Raw data —
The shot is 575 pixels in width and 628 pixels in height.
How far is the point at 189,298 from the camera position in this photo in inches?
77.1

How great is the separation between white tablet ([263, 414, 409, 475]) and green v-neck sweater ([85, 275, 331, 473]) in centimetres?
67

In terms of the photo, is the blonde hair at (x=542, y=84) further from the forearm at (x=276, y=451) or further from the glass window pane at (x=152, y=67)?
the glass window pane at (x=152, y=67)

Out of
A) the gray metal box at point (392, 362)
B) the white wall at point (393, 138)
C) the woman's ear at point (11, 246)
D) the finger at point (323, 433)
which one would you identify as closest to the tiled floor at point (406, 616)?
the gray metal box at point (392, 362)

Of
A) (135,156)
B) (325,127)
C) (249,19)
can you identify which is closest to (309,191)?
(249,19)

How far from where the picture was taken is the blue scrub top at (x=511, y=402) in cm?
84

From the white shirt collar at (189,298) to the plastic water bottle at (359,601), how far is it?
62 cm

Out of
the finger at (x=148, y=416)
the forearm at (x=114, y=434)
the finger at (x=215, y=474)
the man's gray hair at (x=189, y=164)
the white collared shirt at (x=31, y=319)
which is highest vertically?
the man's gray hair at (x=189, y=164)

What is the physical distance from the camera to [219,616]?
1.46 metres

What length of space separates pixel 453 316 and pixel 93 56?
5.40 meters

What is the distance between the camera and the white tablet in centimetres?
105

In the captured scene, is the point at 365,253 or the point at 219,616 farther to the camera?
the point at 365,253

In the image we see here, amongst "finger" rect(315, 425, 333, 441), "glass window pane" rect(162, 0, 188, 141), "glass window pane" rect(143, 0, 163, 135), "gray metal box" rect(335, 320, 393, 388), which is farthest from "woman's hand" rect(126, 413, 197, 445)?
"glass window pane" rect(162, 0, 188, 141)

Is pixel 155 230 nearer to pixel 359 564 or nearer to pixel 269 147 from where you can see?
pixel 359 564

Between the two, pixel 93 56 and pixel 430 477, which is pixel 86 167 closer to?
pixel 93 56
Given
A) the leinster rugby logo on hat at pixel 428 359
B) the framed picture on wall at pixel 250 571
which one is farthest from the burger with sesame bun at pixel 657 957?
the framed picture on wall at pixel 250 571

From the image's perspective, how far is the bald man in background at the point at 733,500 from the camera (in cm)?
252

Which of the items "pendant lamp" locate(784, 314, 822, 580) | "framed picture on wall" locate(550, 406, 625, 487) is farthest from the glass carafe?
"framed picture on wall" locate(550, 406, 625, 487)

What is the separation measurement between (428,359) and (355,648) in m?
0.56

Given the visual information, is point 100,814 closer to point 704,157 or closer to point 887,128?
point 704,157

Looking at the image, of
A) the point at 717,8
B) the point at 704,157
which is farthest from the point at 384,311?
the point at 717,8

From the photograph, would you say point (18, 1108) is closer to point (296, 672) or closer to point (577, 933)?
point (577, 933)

Job —
Extract every line from the one with "What length of" down to the final line above, both included, exactly as written.

The response —
What length of space separates pixel 453 316 and pixel 93 56?
5.40 meters

What is the distance between the camera and the white tablet in centimetres?
105

In the captured scene, is the point at 365,253 or the point at 219,616 farther to the camera?
the point at 365,253

In the image we see here, amongst "finger" rect(315, 425, 333, 441), "glass window pane" rect(162, 0, 188, 141), "glass window pane" rect(143, 0, 163, 135), "gray metal box" rect(335, 320, 393, 388), which is farthest from "woman's hand" rect(126, 413, 197, 445)?
"glass window pane" rect(162, 0, 188, 141)

Is pixel 155 230 nearer to pixel 359 564 or nearer to pixel 269 147 from where you can see?
pixel 359 564

Between the two, pixel 93 56 and pixel 430 477, which is pixel 86 167 closer to?
pixel 93 56
Given
A) the leinster rugby logo on hat at pixel 428 359
B) the framed picture on wall at pixel 250 571
which one is farthest from the burger with sesame bun at pixel 657 957?
the framed picture on wall at pixel 250 571

From the image's perspective, how far is the bald man in background at the point at 733,500 from the camera (in cm)?
252

Which of the items "pendant lamp" locate(784, 314, 822, 580) | "framed picture on wall" locate(550, 406, 625, 487) is farthest from the glass carafe?
"framed picture on wall" locate(550, 406, 625, 487)

What is the separation measurement between (428,359) and (355,648) in m?
0.56

Given the visual information, is point 100,814 closer to point 704,157 or closer to point 887,128?
point 704,157

Looking at the image, of
A) the point at 717,8
B) the point at 704,157
which is farthest from the point at 384,311?
the point at 717,8

From the photograph, would you say point (18, 1108) is closer to point (296, 672) or closer to point (577, 933)?
point (577, 933)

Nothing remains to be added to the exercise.